▶ **PROBLEM DESCRIPTION**
Transcribe everything in the listing as written, and let no image into the copy.
------ DATASET CONTENT ------
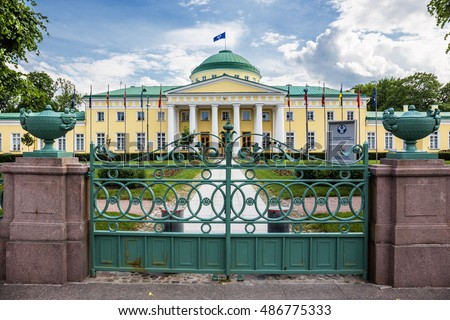 SAINT-PETERSBURG, RUSSIA - JUNE 20, 2016: Tauride Palace is one of the largest and most historic palaces in St. Petersburg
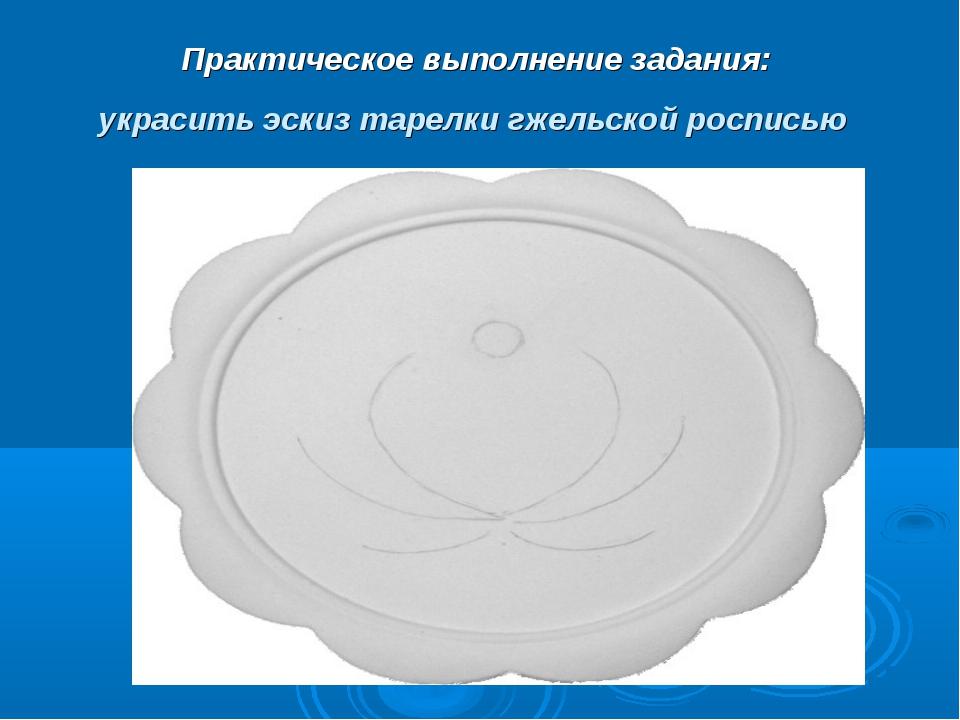 Практическое выполнение задания: украсить эскиз тарелки гжельской росписью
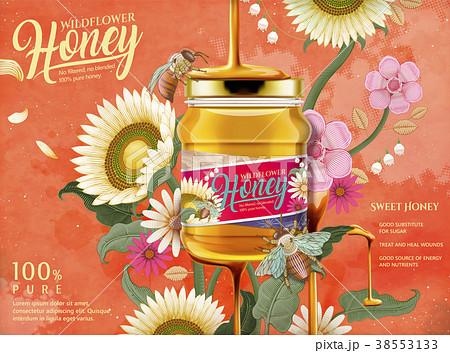 Attractive honey ads 38553133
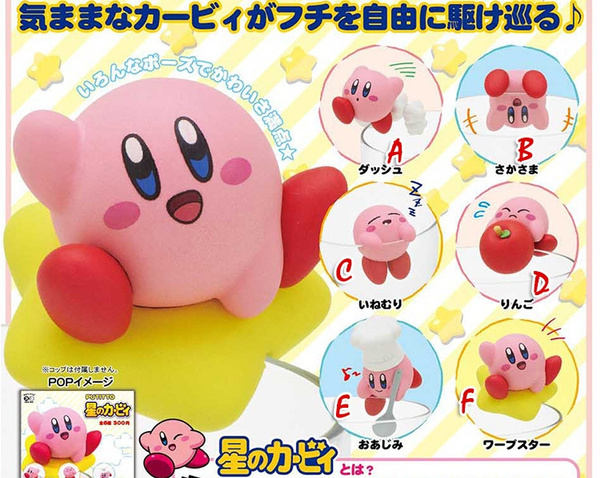 Kawaii, Collectibles, Toy, figure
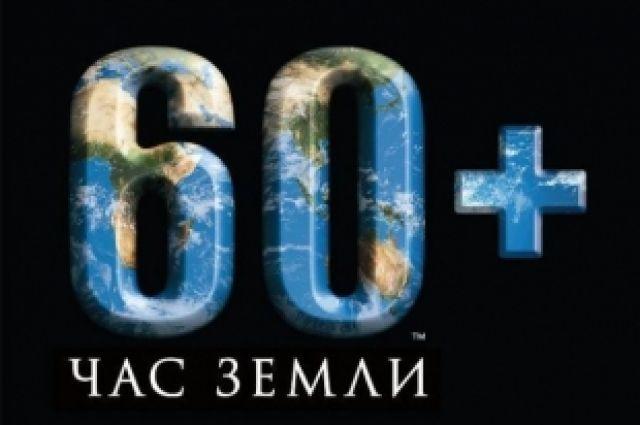 Челябинск присоединится к всемирной акции «Час Земли»
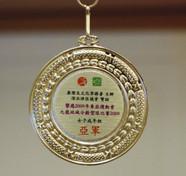 2009 年響應東亞運動會- 九龍城區璧球比賽-女子成年亞軍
------
▶ **SOLUTION TO THIS EXERCISE**
 SAINT-PETERSBURG, RUSSIA - JUNE 20, 2016: Tauride Palace is one of the largest and most historic palaces in St. Petersburg
 Практическое выполнение задания: украсить эскиз тарелки гжельской росписью
 Attractive honey ads 38553133
 Kawaii, Collectibles, Toy, figure
 Челябинск присоединится к всемирной акции «Час Земли»
 2009 年響應東亞運動會- 九龍城區璧球比賽-女子成年亞軍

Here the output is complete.